* **EXTRACT PROVIDED**:
◇ ◇ ◇ ◇
My oh my, I never imagined that the program would be attempting such a level of intelligence. The filenames were never a part of the public interface and have often been chosen rather whimsically. Certainly there has been little, if any attempt made to regularize them., Considering that, it's a wonder that this works at all, much less as well as it does. I had concluded, naively as it turns out, that the program was using a simpler algorithm something akin to this: Traverse the tree top down where a node is a link not previously seen before and not a link offsite and not a link which is above the current level. Repeat with the new node. If no more nodes at this level, pop up a level and continue with the next node. If at top level, quit. Anyway, given these circumstances, what is your vision for the future of the sitemap file? It appears that it cannot reliably be made in full detail programmatically. One could hand-edit it to make it right, but then this calls for continual maintenance whenever a new file is created in the future. But is anyone really ready to sign up for this job? Rick At 10:06 PM 8/31/99 -0400, Jim Eggert wrote:
Rick wrote:
Hmmm, I wonder why it sometimes misses files. For example, it finds the German Rheinland-Pfalz history page, but not the English version:
The program merely looks for associated filenames to make the file pairings. It fails here because I didn't know about or anticipate filenames with language codes used as an infix:
/gene/reg/RHE-PFA/rhein-p-his.html (E) /gene/reg/RHE-PFA/rhein-p-d-his.html (D) ^^ -d in the middle of the filename
The E (English) file isn't found correctly because its name isn't obviously derivable (at least to the program) from the D filename. In fact, the E file isn't found at all because the D file doesn't link to it, and neither does the parent of the D file. (The crawler I wrote only parses one file from a language multiplet; in this case, the German-language parent was parsed, while the English one was not.)
◇ ◇ ◇ ◇
* **LISTING**:
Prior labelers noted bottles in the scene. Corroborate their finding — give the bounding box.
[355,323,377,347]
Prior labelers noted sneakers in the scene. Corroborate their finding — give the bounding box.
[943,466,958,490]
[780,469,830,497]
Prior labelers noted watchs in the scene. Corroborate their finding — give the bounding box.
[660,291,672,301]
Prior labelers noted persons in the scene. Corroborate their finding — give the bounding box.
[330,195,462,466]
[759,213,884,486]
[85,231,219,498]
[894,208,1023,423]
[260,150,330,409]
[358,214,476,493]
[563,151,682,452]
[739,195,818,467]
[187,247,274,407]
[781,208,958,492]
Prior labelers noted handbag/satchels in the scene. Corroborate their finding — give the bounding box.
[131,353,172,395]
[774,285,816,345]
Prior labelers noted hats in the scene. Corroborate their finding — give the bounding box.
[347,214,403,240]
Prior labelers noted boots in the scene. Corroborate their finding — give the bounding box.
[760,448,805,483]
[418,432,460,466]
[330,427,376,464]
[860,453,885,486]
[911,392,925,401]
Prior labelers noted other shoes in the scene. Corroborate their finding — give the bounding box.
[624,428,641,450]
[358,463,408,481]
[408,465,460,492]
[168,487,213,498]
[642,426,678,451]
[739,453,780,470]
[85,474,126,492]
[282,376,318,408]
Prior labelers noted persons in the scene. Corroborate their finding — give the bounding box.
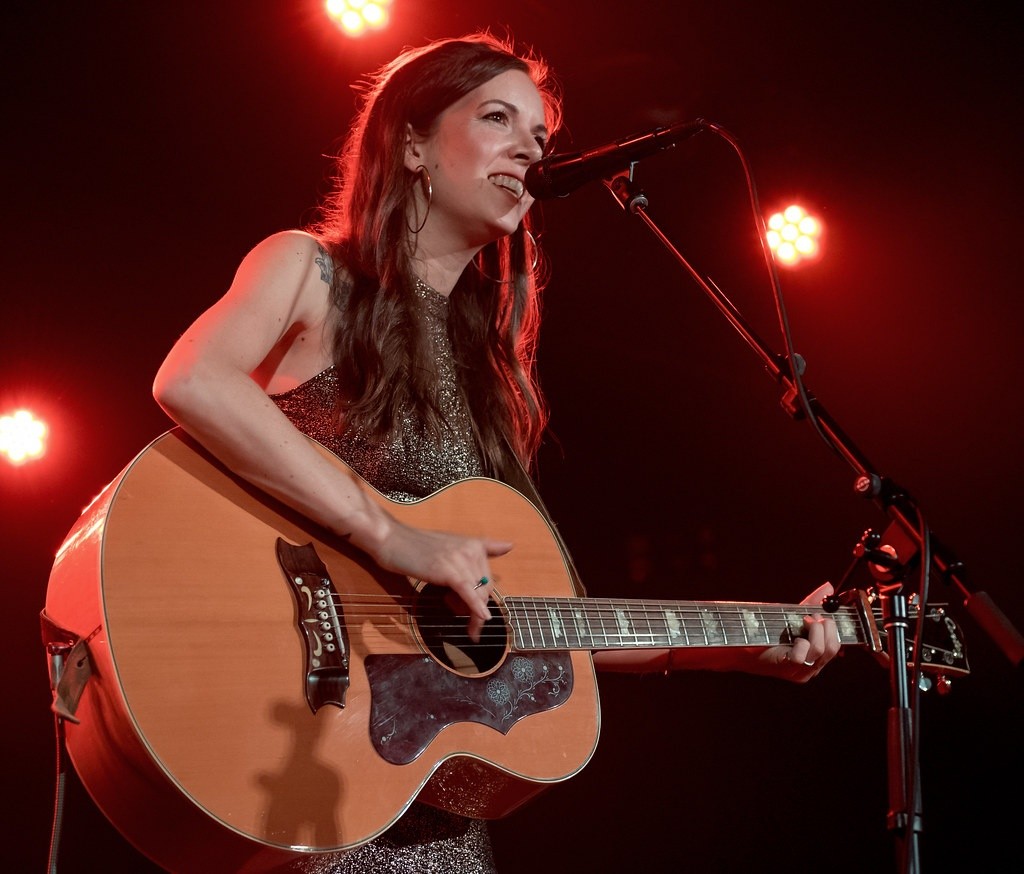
[152,37,842,874]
◇ ◇ ◇ ◇
* **DIRECTIVE**: Extract the full sitemap message word for word, keeping every line as it appears. The rows are separate from the sitemap message and stand on their own.

* **ANSWER TO THE PROBLEM**:
My oh my, I never imagined that the program would be attempting such a level of intelligence. The filenames were never a part of the public interface and have often been chosen rather whimsically. Certainly there has been little, if any attempt made to regularize them., Considering that, it's a wonder that this works at all, much less as well as it does. I had concluded, naively as it turns out, that the program was using a simpler algorithm something akin to this: Traverse the tree top down where a node is a link not previously seen before and not a link offsite and not a link which is above the current level. Repeat with the new node. If no more nodes at this level, pop up a level and continue with the next node. If at top level, quit. Anyway, given these circumstances, what is your vision for the future of the sitemap file? It appears that it cannot reliably be made in full detail programmatically. One could hand-edit it to make it right, but then this calls for continual maintenance whenever a new file is created in the future. But is anyone really ready to sign up for this job? Rick At 10:06 PM 8/31/99 -0400, Jim Eggert wrote:
Rick wrote:
Hmmm, I wonder why it sometimes misses files. For example, it finds the German Rheinland-Pfalz history page, but not the English version:
The program merely looks for associated filenames to make the file pairings. It fails here because I didn't know about or anticipate filenames with language codes used as an infix:
/gene/reg/RHE-PFA/rhein-p-his.html (E) /gene/reg/RHE-PFA/rhein-p-d-his.html (D) ^^ -d in the middle of the filename
The E (English) file isn't found correctly because its name isn't obviously derivable (at least to the program) from the D filename. In fact, the E file isn't found at all because the D file doesn't link to it, and neither does the parent of the D file. (The crawler I wrote only parses one file from a language multiplet; in this case, the German-language parent was parsed, while the English one was not.)